Davis repeatedly referred to an improved mind-set when talking about the changes in his game, explaining that part of it is being able to use batting-practice more effectively. The trick, he said, is convincing himself that the batting practice pitcher is trying to get him out just as much as the pitchers he faces in games.

That one is throwing 70-mph meatballs and the other might be throwing 87-mph sliders on the black shouldn't matter, he suggested.

"You just try to make it all the same in your head," Davis said. "If you do that, you'll be more relaxed in both situations, and the more relaxed you are, the better."

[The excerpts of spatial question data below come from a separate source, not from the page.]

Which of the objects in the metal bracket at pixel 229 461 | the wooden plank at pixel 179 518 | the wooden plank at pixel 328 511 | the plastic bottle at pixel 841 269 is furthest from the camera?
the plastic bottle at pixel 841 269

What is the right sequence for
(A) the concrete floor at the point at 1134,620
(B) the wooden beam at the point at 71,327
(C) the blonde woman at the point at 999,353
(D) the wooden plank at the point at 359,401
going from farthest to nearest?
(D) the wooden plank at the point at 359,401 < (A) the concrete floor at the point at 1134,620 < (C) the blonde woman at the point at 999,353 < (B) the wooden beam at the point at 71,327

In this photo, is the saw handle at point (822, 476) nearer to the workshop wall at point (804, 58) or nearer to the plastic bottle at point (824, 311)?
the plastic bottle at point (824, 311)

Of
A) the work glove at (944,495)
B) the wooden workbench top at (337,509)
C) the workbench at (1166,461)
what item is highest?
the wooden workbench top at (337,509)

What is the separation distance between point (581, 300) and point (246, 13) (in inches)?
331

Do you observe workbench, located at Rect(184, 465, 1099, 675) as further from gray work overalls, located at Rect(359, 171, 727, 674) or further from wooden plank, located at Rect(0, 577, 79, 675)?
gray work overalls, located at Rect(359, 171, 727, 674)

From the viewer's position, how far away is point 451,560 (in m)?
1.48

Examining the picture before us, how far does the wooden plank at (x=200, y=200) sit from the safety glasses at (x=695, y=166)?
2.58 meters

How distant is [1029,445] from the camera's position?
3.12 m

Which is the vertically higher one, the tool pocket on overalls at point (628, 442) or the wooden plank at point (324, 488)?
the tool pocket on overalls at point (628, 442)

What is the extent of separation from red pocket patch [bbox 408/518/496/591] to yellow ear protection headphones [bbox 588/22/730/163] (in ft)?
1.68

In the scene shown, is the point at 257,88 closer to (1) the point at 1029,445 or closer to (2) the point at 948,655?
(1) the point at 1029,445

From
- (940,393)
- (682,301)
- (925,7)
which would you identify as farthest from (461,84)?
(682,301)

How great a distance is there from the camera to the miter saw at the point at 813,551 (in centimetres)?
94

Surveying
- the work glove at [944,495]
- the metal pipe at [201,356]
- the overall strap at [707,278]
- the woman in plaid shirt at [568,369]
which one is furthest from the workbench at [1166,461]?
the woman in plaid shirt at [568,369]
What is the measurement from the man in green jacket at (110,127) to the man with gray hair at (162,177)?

Van Burkleo characterized Davis, a 27-year-old native of Norwich, Conn., as an "eager" student, always willing to heed the advice of his coaches. A's manager Bob Geren said he's seen improvements in several areas of Davis' play, including his baserunning.

Through Tuesday, Davis had 21 stolen bases in 152 plate appearances. Since 1992, the only Major Leaguer who had more stolen bases in fewer than 200 plate appearances is Otis Nixon, who stole 26 bags in 176 plate appearances with the Braves in 1999.

"His jumps have consistently gotten better, and in high-pressure situations, too," Geren said. "He's stolen some bases when we were down a run ... that's a great weapon."

So is a speedster who can hit for a little power, and Davis is working to be that kind of player. He has three doubles, a triple and two homers with the A's.

"I'm utilizing my legs to drive the ball more consistently," he said. "I was a .303 career hitter in the Minor Leagues, but I did a lot of that with my hands. I had just enough talent to get by."

Now he's trying to blend his talent with improved mechanics.

"Exactly," he said. "My approach has gotten a lot better since I got here."